◆ Extrait ◆
┌────────
Fantasy : Fable III

par Olivier Seguret
publié le 27 décembre 2010 à 13h07

Voici déjà une bonne lune que Fable III est sorti, mais il figure quand même parmi les plus beaux jeux d'aventures disponibles en vue de l'imminent Noël. Dans ce volet, le style graphique évolue légèrement et quelques éléments dans la construction générale de la partie sont modifiés, mais l'essentiel du monde d'Albion est préservé. Seuls changent radicalement les événements et leur déroulement. Situé un peu plus tard historiquement, au seuil d'une révolution industrielle réinterprétée sous les conventions de la fantasy, Fable III propose d'abord au joueur de gagner le pouvoir en menant une révolution dans le royaume puis, dans un deuxième temps, d'exercer ce pouvoir.

Cette seconde dimension crée une sorte de faille rarement vue dans un jeu. Elle voudrait répondre à une vieille utopie du joueur, particulièrement de jeux de rôles : continuer à faire évoluer un monde une fois toutes ses missions achevées et son objectif principal atteint. Le degré d'investissement du gamer dans ces prolongations inhabituelles dépend naturellement de l'attachement presque affectif qu'il aura nourri pour le jeu, les mondes visités et leurs propositions ludiques.
└────────
◆ Données présentées ◆
┌────────
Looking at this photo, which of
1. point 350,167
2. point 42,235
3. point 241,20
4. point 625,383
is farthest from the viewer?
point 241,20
└────────
◆ Consigne écrite 1 ◆
Résumez en deux phrases l'extrait consacré à Fable III.
◆ Consigne écrite 2 ◆
Reproduisez le passage de l'extrait qui va de « Voici déjà une » jusqu'à « d'exercer ce pouvoir. ».
Les lignes n'ont aucun rapport avec l'extrait.

◆ Résultat final 1 ◆
Sorti depuis un certain temps mais toujours parmi les plus beaux jeux d'aventures pour Noël, Fable III préserve l'essentiel du monde d'Albion tout en changeant radicalement les événements, situés au seuil d'une révolution industrielle revue par la fantasy, où le joueur doit d'abord conquérir le pouvoir par une révolution puis l'exercer. Cette seconde phase, rarement vue dans un jeu, répond au vieux rêve des joueurs de continuer à faire évoluer un monde une fois ses missions achevées, et l'investissement dans ces prolongations dépend de l'attachement porté au jeu.

◆ Résultat final 2 ◆
Voici déjà une bonne lune que Fable III est sorti, mais il figure quand même parmi les plus beaux jeux d'aventures disponibles en vue de l'imminent Noël. Dans ce volet, le style graphique évolue légèrement et quelques éléments dans la construction générale de la partie sont modifiés, mais l'essentiel du monde d'Albion est préservé. Seuls changent radicalement les événements et leur déroulement. Situé un peu plus tard historiquement, au seuil d'une révolution industrielle réinterprétée sous les conventions de la fantasy, Fable III propose d'abord au joueur de gagner le pouvoir en menant une révolution dans le royaume puis, dans un deuxième temps, d'exercer ce pouvoir.